Bulgarian architect and composer (1901–1953)

Dimitar Nenov (Димитър Ненов; December 19, 1901 in Razgrad – August 30, 1953 in Sofia) was a Bulgarian classical pianist, composer, music pedagogue and architect.

Dimitar Nenov belongs to the Interwar period generation of Bulgarian composers, the so-called Second Generation Bulgarian Composers. Together with Pancho Vladigerov, Ljubomir Pipkov, Petko Staynov, Veselin Stoyanov, Andrey Stoyanov, Assen Dimitrov and Tzanko Tzankov, Nenov was among the founding members of the Contemporary Music Society (founded on 24 January 1933) and became its first secretary. As composer, pianist and architect, Dimitar Nenov was among the key figures of the cultural elite of Interwar Bulgaria well known as one of the most popular public figures.
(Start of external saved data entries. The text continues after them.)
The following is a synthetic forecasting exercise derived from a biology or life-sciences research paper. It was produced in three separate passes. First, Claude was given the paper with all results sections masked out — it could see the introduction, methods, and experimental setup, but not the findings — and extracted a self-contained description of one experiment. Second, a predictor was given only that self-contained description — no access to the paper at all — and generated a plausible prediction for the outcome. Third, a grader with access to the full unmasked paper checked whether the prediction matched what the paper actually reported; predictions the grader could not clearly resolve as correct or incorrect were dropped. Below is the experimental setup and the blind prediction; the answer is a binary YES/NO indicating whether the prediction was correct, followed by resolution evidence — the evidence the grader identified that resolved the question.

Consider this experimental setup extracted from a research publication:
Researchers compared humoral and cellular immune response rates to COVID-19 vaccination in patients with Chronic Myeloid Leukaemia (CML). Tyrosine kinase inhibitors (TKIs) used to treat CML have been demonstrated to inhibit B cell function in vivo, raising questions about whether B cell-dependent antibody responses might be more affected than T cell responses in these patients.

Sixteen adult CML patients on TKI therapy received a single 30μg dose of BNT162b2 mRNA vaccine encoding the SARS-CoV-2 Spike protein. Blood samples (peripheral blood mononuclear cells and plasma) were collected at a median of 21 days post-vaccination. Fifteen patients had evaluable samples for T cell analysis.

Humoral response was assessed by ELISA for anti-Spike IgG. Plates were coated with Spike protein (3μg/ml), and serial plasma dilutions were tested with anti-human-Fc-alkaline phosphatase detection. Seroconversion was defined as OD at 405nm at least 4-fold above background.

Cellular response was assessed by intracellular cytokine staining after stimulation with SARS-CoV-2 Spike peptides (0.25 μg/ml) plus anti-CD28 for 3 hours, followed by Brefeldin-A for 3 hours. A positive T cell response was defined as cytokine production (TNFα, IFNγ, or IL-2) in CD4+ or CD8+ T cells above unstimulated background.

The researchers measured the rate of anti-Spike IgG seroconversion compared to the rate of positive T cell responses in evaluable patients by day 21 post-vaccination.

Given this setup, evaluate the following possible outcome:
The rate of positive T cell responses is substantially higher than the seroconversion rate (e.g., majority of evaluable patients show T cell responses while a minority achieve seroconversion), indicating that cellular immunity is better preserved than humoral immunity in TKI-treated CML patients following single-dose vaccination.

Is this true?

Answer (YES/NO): NO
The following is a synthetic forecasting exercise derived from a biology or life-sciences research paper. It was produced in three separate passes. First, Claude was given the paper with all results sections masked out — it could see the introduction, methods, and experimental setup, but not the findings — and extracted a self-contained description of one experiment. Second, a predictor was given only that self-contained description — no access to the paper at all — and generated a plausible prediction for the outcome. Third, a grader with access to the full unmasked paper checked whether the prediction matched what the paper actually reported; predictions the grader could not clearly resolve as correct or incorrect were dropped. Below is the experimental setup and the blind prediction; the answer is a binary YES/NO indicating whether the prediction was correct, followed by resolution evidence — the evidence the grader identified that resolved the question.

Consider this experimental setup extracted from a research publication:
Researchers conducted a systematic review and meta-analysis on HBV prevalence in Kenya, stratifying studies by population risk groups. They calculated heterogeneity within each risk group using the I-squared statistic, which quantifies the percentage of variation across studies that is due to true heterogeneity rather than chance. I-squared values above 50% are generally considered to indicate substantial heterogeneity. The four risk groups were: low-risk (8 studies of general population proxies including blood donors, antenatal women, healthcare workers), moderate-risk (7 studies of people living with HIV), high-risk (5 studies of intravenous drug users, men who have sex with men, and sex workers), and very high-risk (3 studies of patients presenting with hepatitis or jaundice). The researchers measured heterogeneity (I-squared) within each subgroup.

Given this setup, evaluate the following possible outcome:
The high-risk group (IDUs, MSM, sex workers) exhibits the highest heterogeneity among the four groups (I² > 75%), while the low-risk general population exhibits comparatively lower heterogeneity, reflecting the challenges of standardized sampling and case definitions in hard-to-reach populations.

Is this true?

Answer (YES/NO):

His first piano teacher was Andrey Stoyanov. In 1920 he went to study in Dresden (Germany) where he studied architecture at the Technische Universität Dresden and music at the Hochschule für Musik Carl Maria von Weber with Karl Fehling (piano), Theodor Blumer and Paul Büttner (composition and music theory). In 1925 Dimitar Nenov obtained the position of Music Director of the Thea Jolles dance company. In 1927 Nenov graduated in Architecture and returned to Bulgaria where he worked for a while as architect at the Ministry of public buildings, roads and public works (1927-1930) and at the General Directorate of Railways (1929–32). Since 1930 he specialized in Railway Service Buildings Architecture in Italy (1932). At the same time he also studied in Zakopane (Poland) at the summer and early fall sessions and master-classes of the noted pianist Egon Petri (himself a student of Ferruccio Busoni). In 1932 he graduated from the Liceo musicale Giovanni Battista Martini - Bologna.

From 1933 to 1943 Nenov obtained the position of Manager and professor of the Private Conservatory in Sofia, and in 1943 he went on to become a professor of piano at the Sofia Conservatoire, where he taught piano to the Bulgarian pianists Genko Genov, Svetla Protich, Lazar Nikolov, Stefan Remenkov, Triphon Silyanovski, and many others.